** start of PROVIDED ENTRIES **
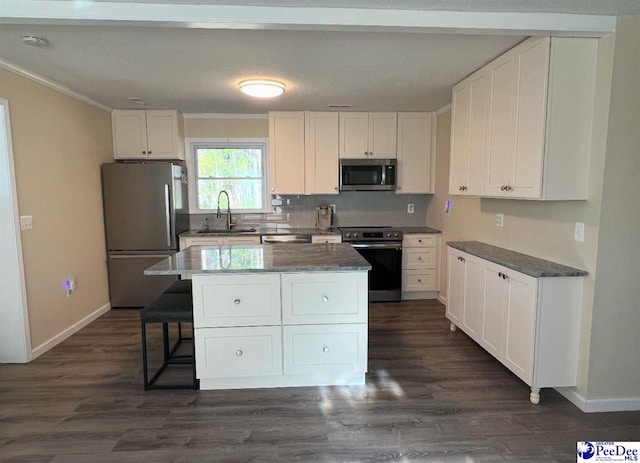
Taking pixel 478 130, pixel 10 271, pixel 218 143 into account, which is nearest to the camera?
pixel 10 271

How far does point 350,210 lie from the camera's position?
5035 mm

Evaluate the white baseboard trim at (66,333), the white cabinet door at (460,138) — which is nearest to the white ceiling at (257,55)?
the white cabinet door at (460,138)

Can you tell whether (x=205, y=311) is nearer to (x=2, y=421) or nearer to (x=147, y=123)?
(x=2, y=421)

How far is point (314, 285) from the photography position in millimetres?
2498

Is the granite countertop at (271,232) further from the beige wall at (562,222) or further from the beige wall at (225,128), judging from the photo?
the beige wall at (562,222)

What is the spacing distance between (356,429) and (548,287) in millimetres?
1480

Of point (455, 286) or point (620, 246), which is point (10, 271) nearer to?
point (455, 286)

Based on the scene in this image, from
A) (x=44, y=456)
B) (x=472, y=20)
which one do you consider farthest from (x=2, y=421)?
A: (x=472, y=20)

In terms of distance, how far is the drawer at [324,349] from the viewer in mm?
2529

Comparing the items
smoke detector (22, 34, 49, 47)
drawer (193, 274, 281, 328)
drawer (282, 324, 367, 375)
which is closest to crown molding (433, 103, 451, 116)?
drawer (282, 324, 367, 375)

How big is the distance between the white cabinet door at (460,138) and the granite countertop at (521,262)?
564 millimetres

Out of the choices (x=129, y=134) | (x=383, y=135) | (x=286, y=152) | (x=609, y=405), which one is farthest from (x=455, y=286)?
(x=129, y=134)

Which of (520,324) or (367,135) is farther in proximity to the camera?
(367,135)

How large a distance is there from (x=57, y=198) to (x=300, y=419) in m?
2.99
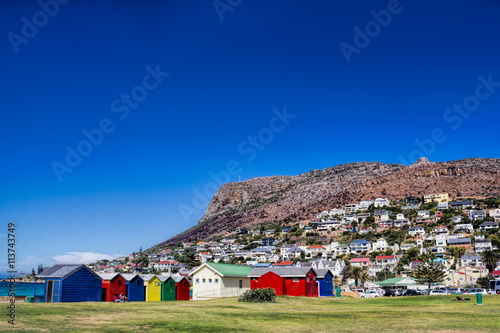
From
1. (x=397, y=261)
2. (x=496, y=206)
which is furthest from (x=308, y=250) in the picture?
(x=496, y=206)

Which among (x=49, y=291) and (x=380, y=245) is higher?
(x=380, y=245)

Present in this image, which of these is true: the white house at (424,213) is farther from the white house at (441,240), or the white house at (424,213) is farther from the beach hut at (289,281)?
the beach hut at (289,281)

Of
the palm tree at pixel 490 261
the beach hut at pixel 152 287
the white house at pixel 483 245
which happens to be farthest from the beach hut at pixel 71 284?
the white house at pixel 483 245

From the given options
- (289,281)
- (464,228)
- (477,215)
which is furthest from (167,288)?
(477,215)

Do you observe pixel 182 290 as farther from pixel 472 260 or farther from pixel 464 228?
pixel 464 228

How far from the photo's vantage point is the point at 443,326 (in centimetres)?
2180

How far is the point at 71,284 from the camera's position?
39.8 m

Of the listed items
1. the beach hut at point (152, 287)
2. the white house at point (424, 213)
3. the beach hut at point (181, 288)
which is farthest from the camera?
the white house at point (424, 213)

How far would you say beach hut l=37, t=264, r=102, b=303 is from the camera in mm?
38938

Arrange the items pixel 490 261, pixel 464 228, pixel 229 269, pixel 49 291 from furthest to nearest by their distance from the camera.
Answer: pixel 464 228, pixel 490 261, pixel 229 269, pixel 49 291

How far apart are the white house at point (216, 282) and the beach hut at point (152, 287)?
6.21m

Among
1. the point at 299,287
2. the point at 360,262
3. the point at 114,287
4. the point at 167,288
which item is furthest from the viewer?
the point at 360,262

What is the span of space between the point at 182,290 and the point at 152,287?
16.3 ft

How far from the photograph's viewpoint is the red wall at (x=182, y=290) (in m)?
53.8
** end of PROVIDED ENTRIES **
● **PROBLEM TO SOLVE**:
Could you convert every line of the listing above into a numbered list, skipping blank lines and leaving out the pictures?

● **RESULT**:
1. Taking pixel 478 130, pixel 10 271, pixel 218 143 into account, which is nearest to the camera?
2. pixel 10 271
3. How far does point 350,210 lie from the camera's position?
4. 5035 mm
5. Evaluate the white baseboard trim at (66,333), the white cabinet door at (460,138) — which is nearest to the white ceiling at (257,55)?
6. the white cabinet door at (460,138)
7. Can you tell whether (x=205, y=311) is nearer to (x=2, y=421) or nearer to (x=147, y=123)?
8. (x=2, y=421)
9. How far is point (314, 285) from the photography position in millimetres?
10. 2498
11. Is the granite countertop at (271,232) further from the beige wall at (562,222) or further from the beige wall at (225,128), judging from the photo?
12. the beige wall at (562,222)
13. What is the spacing distance between (356,429) and (548,287) in millimetres?
14. 1480
15. Of point (455, 286) or point (620, 246), which is point (10, 271) nearer to?
16. point (455, 286)
17. Based on the scene in this image, from
18. A) (x=44, y=456)
19. B) (x=472, y=20)
20. which one do you consider farthest from (x=2, y=421)?
21. A: (x=472, y=20)
22. In terms of distance, how far is the drawer at [324,349] from the viewer in mm?
23. 2529
24. Comparing the items
25. smoke detector (22, 34, 49, 47)
26. drawer (193, 274, 281, 328)
27. drawer (282, 324, 367, 375)
28. which is closest to crown molding (433, 103, 451, 116)?
29. drawer (282, 324, 367, 375)
30. How big is the distance between the white cabinet door at (460,138) and the granite countertop at (521,262)?
31. 564 millimetres
32. Out of the choices (x=129, y=134) | (x=383, y=135) | (x=286, y=152) | (x=609, y=405), which one is farthest from (x=455, y=286)?
33. (x=129, y=134)
34. Which of (520,324) or (367,135) is farther in proximity to the camera?
35. (367,135)
36. How large a distance is there from (x=57, y=198) to (x=300, y=419) in m?
37. 2.99
38. From
39. 1. (x=397, y=261)
40. 2. (x=496, y=206)
41. which is furthest from (x=308, y=250) in the picture?
42. (x=496, y=206)
43. Which among (x=49, y=291) and (x=380, y=245) is higher?
44. (x=380, y=245)
45. Present in this image, which of these is true: the white house at (424,213) is farther from the white house at (441,240), or the white house at (424,213) is farther from the beach hut at (289,281)?
46. the beach hut at (289,281)
47. Of
48. the palm tree at pixel 490 261
49. the beach hut at pixel 152 287
50. the white house at pixel 483 245
51. which happens to be farthest from the beach hut at pixel 71 284?
52. the white house at pixel 483 245
53. From the given options
54. - (289,281)
55. - (464,228)
56. - (477,215)
57. which is furthest from (167,288)?
58. (477,215)
59. Do you observe pixel 182 290 as farther from pixel 472 260 or farther from pixel 464 228?
60. pixel 464 228
61. How far from the photo's vantage point is the point at 443,326 (in centimetres)?
62. 2180
63. How far is the point at 71,284 from the camera's position?
64. 39.8 m
65. Of the listed items
66. 1. the beach hut at point (152, 287)
67. 2. the white house at point (424, 213)
68. 3. the beach hut at point (181, 288)
69. which is farthest from the camera?
70. the white house at point (424, 213)
71. How far would you say beach hut l=37, t=264, r=102, b=303 is from the camera in mm?
72. 38938
73. Arrange the items pixel 490 261, pixel 464 228, pixel 229 269, pixel 49 291 from furthest to nearest by their distance from the camera.
74. Answer: pixel 464 228, pixel 490 261, pixel 229 269, pixel 49 291
75. How far apart are the white house at point (216, 282) and the beach hut at point (152, 287)?
76. 6.21m
77. Among
78. 1. the point at 299,287
79. 2. the point at 360,262
80. 3. the point at 114,287
81. 4. the point at 167,288
82. which item is furthest from the viewer?
83. the point at 360,262
84. What is the span of space between the point at 182,290 and the point at 152,287?
85. 16.3 ft
86. How far from the photograph's viewpoint is the red wall at (x=182, y=290) (in m)?
87. 53.8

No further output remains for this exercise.